La passion, délice du risque
Posté : 10.03.17
La passion.
J’ai envie d’en faire un sujet car elle m’a happée un jour.
Définition dictionnaire : sentiment ardent, dépassant la plupart du temps le raisonnement.
Je laisse parler le poète, FB Hoffmann (le mal d’amour - pensées fugitives - 1802) :
N'avoir qu'une seule pensée,
N'éprouver qu'un seul sentiment,
Avoir toujours l'âme oppressée
Par un chagrin plein d'agrément ;
Voir et sentir toujours de même
Matin et soir et nuit et jour :
Voilà comme on est quand on aime,
Voilà le mal qu'on nomme amour.
Quitter sa mie avec tristesse,
Et vouloir être au lendemain ;
La revoir avec douce ivresse,
Trembler en lui prenant la main ;
Ne parler que pour dire j'aime,
Le répéter le long du jour,
Le lendemain dire de même :
Voilà le mal qu'on nomme amour.
Regarder comme un bien suprême
La plus légère des faveurs,
Ressentir un tourment extrême
À la moindre de ses rigueurs ;
Pleurer, rire, espérer et craindre,
Jouir et souffrir tour à tour :
Si c'est un mal, faut-il s'en plaindre ?
C'est le doux mal qu'on nomme amour.
_____
Remontant aux philosophes grecs, à l’analyse des psys, il semble que l’état amoureux se décline en trois types.
Eros, l’amour passion.
Un petit ange décochant ses flèches. Ce coquin joufflu nous bouscule au point de nous perdre. J’y reviendrais, c’est le but.

*DONNÉES RECUEILLIES*.
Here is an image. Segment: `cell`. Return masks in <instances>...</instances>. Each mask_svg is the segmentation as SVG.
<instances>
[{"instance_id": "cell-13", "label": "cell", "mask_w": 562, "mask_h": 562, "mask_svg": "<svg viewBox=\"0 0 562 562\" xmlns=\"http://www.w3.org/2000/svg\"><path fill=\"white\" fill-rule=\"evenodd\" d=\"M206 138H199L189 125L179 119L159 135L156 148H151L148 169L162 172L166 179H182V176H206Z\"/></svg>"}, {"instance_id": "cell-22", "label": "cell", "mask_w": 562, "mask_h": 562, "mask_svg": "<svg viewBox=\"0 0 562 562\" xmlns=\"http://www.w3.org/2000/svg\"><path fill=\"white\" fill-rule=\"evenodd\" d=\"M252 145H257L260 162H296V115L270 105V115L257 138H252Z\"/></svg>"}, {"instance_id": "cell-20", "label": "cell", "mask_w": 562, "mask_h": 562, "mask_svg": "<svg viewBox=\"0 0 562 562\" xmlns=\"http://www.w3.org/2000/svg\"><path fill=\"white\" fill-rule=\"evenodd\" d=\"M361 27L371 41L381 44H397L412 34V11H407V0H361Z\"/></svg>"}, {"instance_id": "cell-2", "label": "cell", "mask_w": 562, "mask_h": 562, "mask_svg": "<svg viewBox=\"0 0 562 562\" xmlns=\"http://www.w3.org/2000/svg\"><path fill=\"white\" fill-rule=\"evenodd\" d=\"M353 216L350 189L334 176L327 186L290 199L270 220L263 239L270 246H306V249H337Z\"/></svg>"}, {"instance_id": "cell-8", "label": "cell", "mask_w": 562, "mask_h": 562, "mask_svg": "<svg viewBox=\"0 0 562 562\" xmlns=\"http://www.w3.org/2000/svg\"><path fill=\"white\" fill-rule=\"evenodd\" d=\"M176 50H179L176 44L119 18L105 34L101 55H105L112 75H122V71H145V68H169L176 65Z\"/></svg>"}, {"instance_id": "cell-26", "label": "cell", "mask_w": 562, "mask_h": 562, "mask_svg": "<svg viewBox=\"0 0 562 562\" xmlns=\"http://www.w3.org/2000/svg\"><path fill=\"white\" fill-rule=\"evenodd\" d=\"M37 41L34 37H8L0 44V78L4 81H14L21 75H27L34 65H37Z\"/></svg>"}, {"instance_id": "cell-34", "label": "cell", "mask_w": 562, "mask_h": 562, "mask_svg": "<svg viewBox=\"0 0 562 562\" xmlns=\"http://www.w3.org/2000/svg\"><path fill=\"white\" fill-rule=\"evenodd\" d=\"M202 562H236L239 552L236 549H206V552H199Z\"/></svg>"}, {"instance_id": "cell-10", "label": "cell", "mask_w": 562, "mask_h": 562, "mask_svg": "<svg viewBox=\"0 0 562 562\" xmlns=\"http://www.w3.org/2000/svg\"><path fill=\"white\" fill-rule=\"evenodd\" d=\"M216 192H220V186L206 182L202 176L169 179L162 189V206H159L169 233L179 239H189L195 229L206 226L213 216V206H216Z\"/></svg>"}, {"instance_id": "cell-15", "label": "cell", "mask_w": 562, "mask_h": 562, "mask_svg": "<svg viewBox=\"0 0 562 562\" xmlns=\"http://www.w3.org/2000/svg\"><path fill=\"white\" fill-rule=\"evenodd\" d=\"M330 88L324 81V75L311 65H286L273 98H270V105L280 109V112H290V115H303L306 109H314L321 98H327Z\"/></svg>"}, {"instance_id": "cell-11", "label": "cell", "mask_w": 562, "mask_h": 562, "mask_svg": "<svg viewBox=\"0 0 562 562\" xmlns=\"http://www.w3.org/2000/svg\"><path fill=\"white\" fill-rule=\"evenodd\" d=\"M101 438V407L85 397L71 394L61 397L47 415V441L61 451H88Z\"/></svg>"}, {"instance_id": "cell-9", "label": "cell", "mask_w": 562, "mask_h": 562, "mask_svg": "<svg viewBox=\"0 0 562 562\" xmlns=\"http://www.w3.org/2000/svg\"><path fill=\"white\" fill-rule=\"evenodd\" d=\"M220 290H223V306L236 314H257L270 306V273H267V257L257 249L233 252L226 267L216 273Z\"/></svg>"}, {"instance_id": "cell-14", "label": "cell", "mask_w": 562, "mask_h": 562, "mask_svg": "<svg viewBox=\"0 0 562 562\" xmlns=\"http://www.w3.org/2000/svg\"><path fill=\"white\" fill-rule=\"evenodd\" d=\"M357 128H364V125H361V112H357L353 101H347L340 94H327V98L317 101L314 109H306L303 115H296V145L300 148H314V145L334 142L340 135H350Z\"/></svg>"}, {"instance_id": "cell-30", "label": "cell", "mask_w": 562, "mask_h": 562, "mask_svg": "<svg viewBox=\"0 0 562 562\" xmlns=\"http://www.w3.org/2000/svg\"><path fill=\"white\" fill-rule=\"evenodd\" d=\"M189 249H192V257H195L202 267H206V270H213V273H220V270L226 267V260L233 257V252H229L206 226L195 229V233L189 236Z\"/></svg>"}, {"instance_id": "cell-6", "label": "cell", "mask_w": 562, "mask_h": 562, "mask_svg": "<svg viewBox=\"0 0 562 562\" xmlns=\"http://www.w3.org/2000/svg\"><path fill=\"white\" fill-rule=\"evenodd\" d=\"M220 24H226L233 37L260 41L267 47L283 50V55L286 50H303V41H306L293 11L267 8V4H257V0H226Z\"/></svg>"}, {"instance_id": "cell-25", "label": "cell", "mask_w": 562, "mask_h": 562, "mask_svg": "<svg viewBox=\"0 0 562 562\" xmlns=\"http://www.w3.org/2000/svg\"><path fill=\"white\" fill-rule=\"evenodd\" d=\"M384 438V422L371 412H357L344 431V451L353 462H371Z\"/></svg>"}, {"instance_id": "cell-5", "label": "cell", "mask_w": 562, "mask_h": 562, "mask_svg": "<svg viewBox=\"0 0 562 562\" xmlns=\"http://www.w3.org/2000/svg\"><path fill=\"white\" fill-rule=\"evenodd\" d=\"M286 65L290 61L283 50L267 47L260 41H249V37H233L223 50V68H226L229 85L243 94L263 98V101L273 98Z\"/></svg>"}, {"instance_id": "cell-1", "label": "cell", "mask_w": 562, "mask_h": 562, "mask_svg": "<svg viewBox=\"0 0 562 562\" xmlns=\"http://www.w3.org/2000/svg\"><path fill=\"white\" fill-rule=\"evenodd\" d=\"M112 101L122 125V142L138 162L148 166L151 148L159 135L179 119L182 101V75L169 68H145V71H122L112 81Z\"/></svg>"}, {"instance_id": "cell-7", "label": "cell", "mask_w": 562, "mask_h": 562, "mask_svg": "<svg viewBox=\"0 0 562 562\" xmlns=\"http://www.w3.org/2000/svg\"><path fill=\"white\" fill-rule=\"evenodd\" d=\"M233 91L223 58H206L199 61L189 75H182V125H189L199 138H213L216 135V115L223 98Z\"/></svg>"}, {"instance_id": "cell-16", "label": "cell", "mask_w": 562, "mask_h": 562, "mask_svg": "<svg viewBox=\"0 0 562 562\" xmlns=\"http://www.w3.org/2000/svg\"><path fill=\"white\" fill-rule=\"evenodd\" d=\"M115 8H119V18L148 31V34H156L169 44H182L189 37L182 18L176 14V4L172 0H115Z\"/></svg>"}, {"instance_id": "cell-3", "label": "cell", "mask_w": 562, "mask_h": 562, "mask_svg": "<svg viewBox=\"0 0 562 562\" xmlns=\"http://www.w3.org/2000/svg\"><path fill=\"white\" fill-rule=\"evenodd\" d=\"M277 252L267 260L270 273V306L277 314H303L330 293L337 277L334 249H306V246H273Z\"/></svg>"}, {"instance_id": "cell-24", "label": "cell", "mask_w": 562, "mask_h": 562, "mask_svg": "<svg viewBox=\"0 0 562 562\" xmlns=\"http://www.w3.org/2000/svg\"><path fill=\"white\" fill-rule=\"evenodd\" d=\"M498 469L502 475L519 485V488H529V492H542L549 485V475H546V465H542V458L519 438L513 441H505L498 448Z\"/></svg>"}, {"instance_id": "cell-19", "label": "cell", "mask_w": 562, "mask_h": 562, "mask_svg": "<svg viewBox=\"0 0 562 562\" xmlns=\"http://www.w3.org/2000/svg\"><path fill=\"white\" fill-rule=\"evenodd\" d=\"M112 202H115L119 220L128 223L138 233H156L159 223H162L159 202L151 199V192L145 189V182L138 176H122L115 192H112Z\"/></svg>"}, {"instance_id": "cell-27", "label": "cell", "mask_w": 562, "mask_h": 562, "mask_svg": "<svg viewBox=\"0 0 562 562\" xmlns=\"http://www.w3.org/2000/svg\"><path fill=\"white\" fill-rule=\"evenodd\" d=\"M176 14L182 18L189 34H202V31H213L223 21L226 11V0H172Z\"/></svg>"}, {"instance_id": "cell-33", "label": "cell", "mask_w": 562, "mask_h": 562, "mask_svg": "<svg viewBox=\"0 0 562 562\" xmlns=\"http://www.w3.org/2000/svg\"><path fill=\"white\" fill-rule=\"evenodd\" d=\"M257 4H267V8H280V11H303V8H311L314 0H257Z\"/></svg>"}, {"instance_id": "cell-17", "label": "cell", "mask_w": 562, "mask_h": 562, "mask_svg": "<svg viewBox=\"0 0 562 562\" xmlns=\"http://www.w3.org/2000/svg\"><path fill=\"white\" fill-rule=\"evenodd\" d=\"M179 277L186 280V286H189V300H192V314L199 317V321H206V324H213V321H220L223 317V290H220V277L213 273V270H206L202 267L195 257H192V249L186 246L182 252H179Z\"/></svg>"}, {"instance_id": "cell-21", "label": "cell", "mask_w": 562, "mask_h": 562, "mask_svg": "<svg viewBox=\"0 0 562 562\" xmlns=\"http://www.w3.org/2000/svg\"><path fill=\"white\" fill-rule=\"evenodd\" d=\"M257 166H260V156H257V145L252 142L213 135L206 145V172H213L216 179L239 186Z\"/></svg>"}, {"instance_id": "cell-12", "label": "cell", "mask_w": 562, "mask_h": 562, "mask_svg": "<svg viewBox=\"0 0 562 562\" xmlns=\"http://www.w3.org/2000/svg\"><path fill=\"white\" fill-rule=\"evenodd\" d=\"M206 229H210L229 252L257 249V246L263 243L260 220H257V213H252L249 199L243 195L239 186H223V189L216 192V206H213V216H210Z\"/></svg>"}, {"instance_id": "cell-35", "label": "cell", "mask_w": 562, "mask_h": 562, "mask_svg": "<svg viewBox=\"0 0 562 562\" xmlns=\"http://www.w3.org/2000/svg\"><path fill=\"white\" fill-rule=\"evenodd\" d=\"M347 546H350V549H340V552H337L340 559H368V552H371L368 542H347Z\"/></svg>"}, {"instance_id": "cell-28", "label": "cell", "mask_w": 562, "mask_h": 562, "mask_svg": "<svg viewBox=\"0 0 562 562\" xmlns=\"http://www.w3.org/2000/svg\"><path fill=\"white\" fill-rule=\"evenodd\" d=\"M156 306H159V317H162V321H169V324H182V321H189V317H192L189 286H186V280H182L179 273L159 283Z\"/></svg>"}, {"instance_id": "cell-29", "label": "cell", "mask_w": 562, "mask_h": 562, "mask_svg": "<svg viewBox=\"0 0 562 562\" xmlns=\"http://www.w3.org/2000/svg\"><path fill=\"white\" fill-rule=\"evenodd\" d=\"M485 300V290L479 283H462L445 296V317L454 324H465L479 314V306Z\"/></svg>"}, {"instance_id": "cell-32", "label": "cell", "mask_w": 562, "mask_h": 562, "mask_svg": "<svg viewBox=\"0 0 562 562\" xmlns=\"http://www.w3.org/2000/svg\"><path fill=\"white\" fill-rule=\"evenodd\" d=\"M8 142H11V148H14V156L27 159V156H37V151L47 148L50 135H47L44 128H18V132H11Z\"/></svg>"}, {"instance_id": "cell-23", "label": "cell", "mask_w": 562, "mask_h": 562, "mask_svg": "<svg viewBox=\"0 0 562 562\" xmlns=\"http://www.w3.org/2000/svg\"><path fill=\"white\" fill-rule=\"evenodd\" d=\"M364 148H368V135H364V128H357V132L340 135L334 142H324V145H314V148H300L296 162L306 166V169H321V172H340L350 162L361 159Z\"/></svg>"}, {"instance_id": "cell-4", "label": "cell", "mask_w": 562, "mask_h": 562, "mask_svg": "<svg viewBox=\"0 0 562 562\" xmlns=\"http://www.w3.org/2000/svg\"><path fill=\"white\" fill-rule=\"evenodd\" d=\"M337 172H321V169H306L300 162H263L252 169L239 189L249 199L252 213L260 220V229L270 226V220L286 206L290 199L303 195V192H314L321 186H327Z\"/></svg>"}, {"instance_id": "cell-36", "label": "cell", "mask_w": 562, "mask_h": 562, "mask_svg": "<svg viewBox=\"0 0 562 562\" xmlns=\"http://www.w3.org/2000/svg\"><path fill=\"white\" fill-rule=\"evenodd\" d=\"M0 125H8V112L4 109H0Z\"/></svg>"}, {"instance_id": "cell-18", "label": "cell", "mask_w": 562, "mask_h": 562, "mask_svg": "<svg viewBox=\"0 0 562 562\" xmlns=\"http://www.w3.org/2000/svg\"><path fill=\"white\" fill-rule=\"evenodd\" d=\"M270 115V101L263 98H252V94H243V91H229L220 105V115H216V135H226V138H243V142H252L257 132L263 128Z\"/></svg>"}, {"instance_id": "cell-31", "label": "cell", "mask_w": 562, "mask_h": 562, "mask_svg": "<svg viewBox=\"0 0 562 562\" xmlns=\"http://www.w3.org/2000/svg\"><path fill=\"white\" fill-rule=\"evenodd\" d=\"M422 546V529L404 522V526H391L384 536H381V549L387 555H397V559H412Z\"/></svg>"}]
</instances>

*CONSIGNES DE TRAVAIL*. Recopiez le passage de l'extrait sur la passion allant de « Regarder comme un » jusqu'à « en trois types. » inclus, en substituant « supplice » à « tourment ».

*RÉPONSE PROPOSÉE*.
Regarder comme un bien suprême
La plus légère des faveurs,
Ressentir un supplice extrême
À la moindre de ses rigueurs ;
Pleurer, rire, espérer et craindre,
Jouir et souffrir tour à tour :
Si c'est un mal, faut-il s'en plaindre ?
C'est le doux mal qu'on nomme amour.
_____
Remontant aux philosophes grecs, à l’analyse des psys, il semble que l’état amoureux se décline en trois types.